AIM OF THE TASK – Beginning at the line containing "family: Muridae", give again every line through the end of the data, unchanged and with both ends included. Drop any pictures.

[Collected data entries]
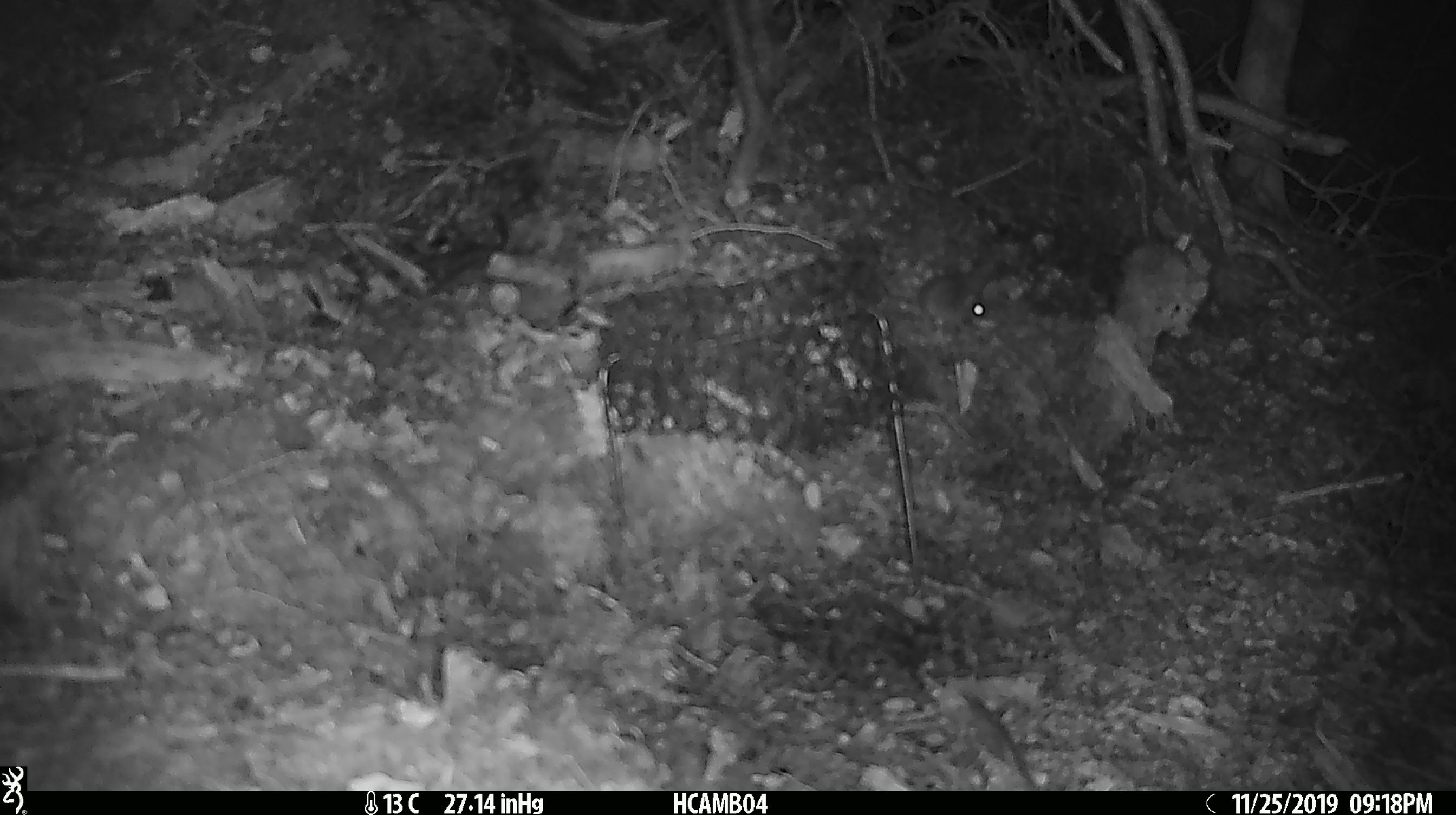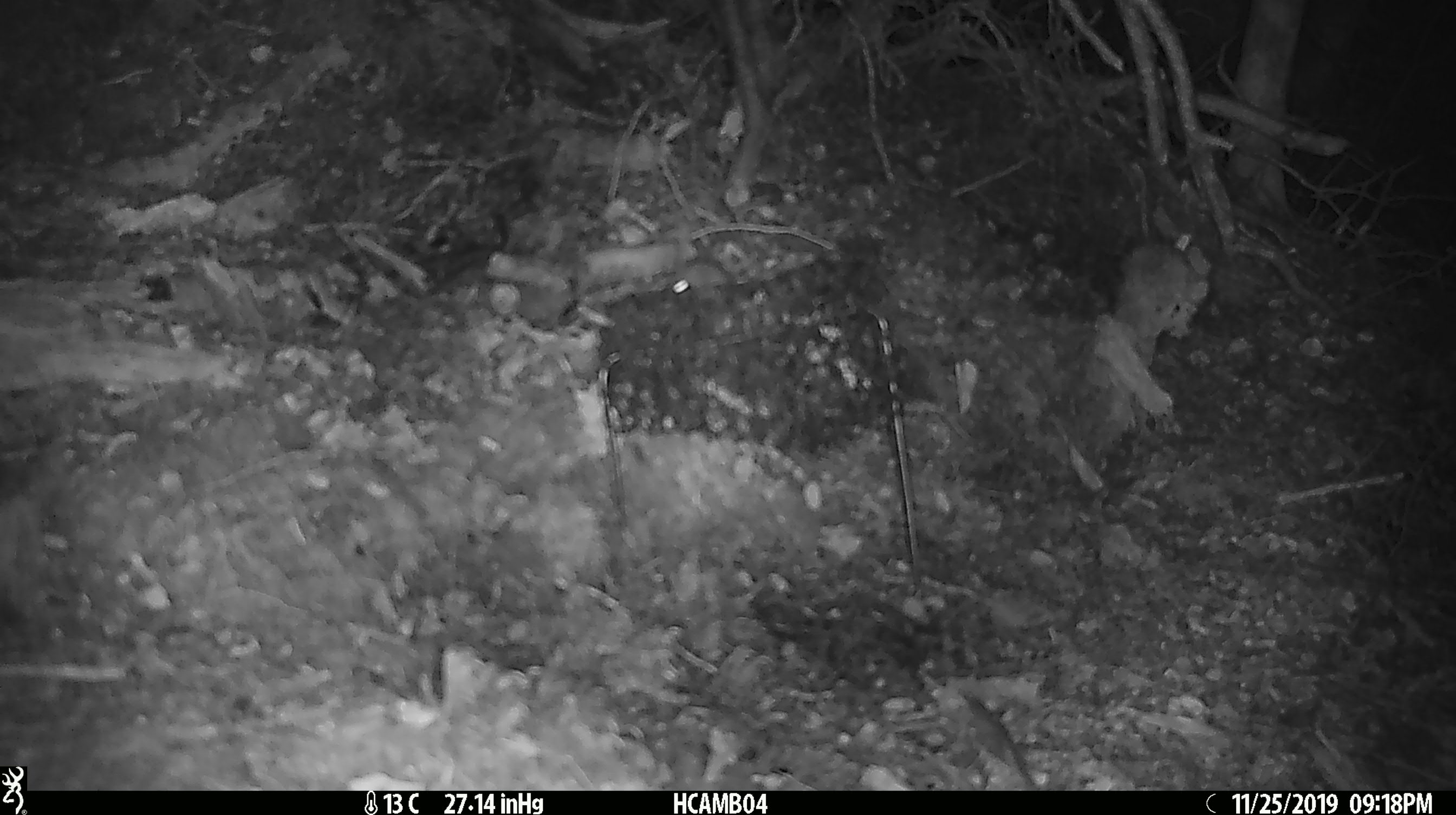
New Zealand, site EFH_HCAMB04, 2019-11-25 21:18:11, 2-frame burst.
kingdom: Animalia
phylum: Chordata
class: Mammalia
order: Rodentia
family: Muridae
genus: Mus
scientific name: Mus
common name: mouse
Mouse (Mus).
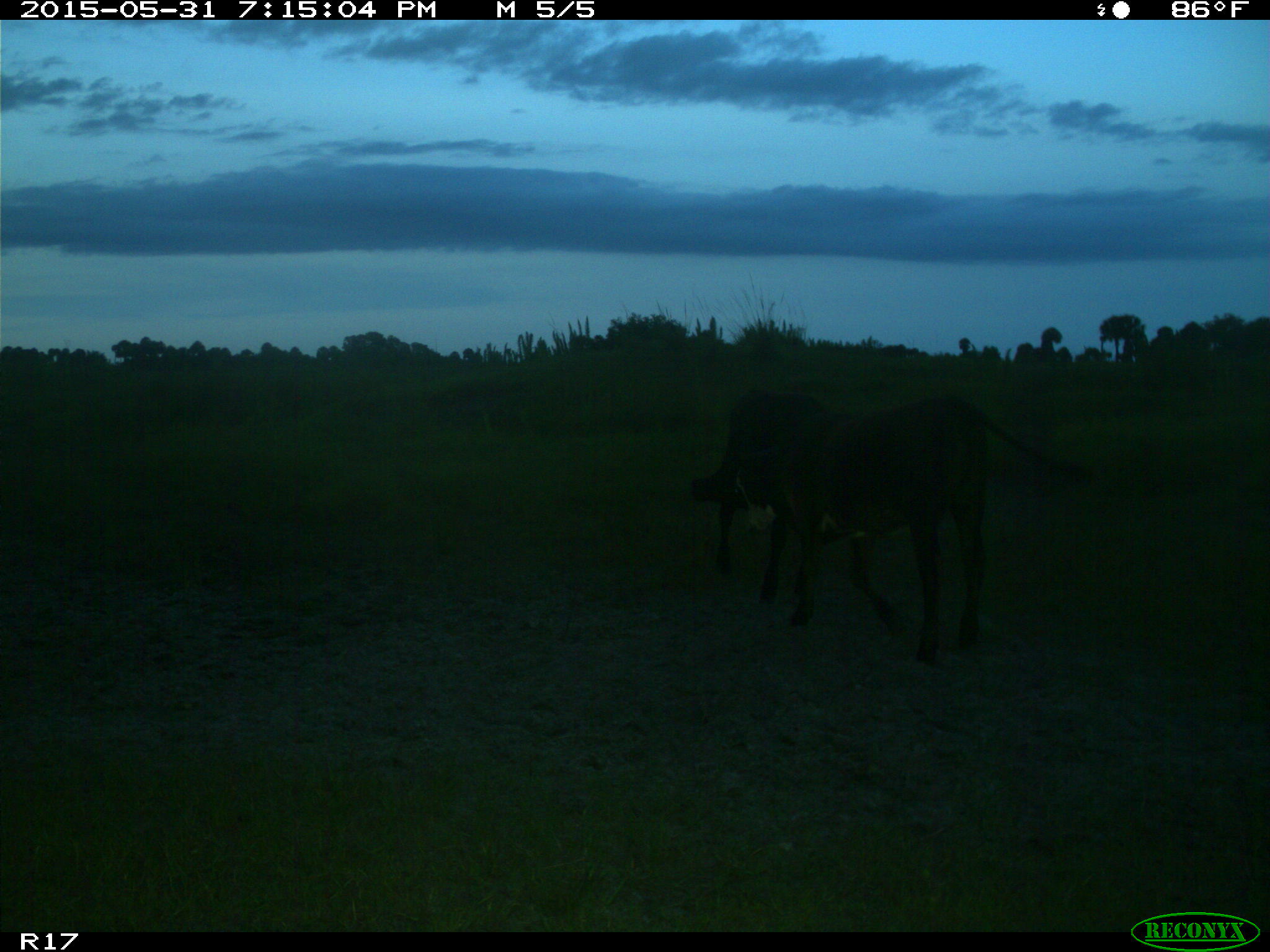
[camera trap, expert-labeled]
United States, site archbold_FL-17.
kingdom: Animalia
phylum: Chordata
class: Mammalia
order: Artiodactyla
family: Bovidae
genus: Bos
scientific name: Bos taurus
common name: domestic cow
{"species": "Bos taurus (domestic cow)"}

SOLUTION BELOW –
family: Muridae
genus: Mus
scientific name: Mus
common name: mouse
Mouse (Mus).
[camera trap, expert-labeled]
United States, site archbold_FL-17.
kingdom: Animalia
phylum: Chordata
class: Mammalia
order: Artiodactyla
family: Bovidae
genus: Bos
scientific name: Bos taurus
common name: domestic cow
{"species": "Bos taurus (domestic cow)"}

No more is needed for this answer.